- _Description of the task_
Print the lines below exactly, starting with the line that contains "If you had to pick from" and stopping after the line that contains "which is nearest to [209,885]?".

- _Excerpted records_
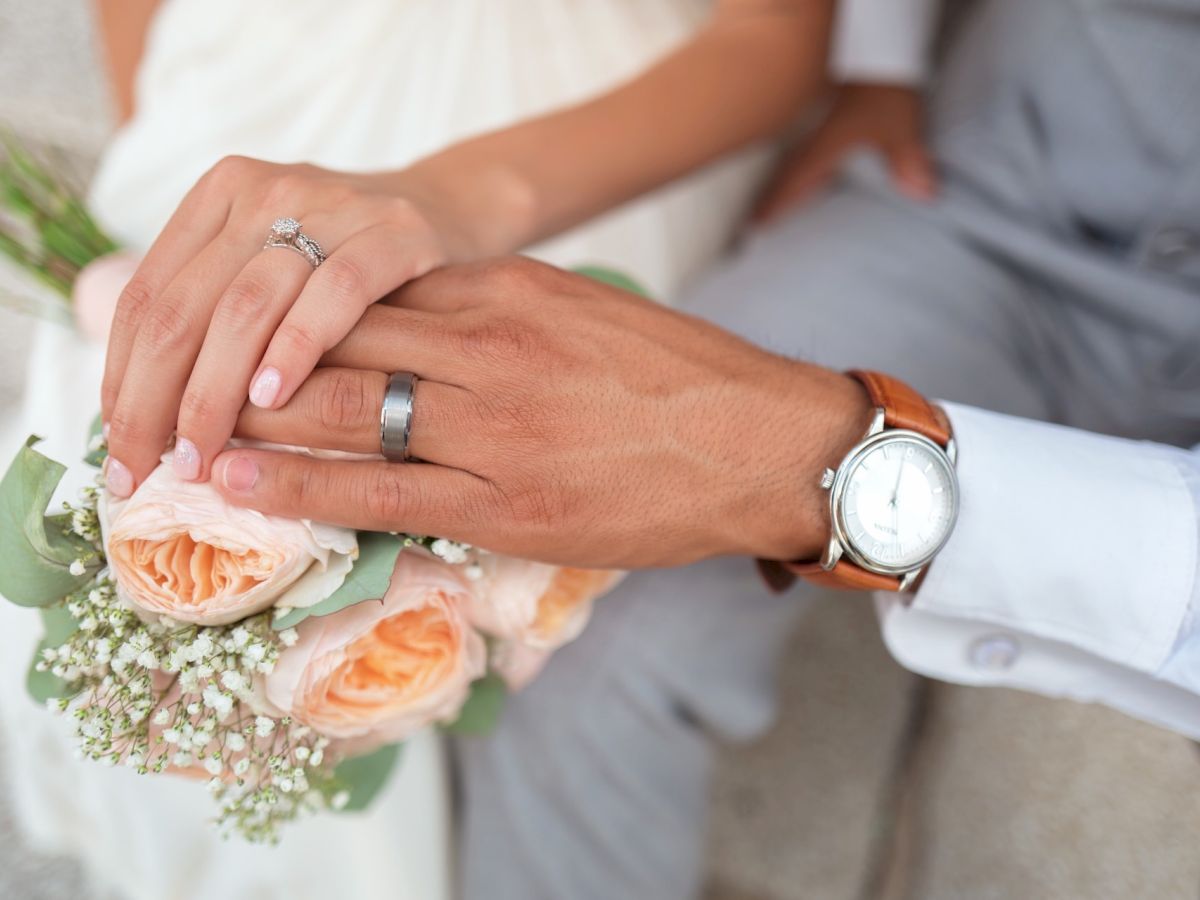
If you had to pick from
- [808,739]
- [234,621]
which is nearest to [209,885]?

* * *

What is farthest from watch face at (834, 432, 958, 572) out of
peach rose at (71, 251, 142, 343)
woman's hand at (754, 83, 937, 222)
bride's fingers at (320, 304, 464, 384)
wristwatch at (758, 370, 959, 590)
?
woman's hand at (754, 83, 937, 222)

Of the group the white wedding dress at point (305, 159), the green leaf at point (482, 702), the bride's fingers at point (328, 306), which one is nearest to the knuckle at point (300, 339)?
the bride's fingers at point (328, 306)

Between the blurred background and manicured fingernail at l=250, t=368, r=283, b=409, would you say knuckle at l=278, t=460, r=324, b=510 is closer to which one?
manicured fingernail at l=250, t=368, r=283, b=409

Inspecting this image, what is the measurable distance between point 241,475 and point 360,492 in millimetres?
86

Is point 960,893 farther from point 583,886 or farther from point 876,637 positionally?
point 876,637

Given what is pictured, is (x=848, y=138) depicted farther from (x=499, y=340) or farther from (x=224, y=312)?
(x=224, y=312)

...

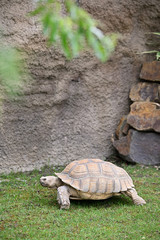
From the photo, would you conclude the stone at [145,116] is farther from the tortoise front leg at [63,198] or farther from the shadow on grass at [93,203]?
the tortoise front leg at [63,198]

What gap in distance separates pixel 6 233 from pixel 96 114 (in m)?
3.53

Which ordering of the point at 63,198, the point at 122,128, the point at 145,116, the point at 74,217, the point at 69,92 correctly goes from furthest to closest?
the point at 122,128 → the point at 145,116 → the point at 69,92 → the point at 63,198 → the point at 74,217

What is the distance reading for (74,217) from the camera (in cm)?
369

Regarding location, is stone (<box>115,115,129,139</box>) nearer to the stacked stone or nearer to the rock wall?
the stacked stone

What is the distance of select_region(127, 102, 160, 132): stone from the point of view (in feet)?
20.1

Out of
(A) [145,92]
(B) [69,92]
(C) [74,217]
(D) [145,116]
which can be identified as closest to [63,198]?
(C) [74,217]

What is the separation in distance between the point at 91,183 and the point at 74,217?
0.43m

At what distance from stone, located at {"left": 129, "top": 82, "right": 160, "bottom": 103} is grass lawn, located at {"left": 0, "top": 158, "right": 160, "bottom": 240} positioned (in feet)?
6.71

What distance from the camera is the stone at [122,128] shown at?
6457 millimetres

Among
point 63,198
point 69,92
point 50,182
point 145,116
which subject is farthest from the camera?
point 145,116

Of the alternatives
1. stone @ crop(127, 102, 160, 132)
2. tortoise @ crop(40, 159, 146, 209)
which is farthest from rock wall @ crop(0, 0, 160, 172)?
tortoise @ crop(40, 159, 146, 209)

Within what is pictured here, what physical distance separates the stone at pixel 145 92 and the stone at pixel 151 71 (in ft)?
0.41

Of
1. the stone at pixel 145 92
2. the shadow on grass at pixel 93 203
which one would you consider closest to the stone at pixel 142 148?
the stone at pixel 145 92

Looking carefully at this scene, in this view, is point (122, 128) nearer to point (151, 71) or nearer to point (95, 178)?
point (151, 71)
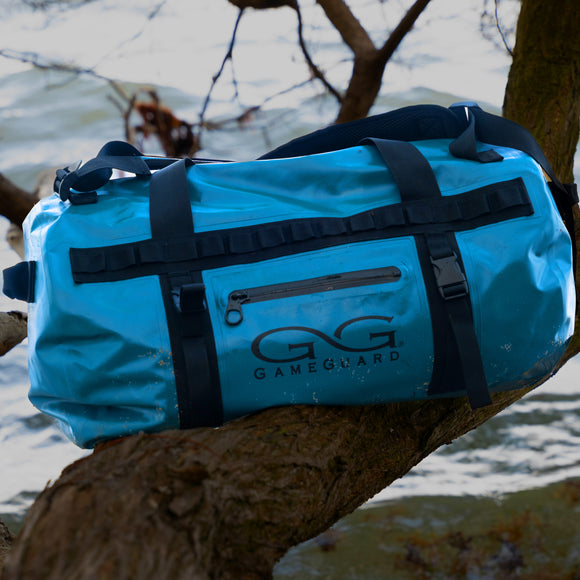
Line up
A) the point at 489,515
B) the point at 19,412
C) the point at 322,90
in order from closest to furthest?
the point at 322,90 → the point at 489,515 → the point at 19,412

- _Finished task_
If you had to pick from
- [808,739]
- [234,621]
which is nearest to [209,885]?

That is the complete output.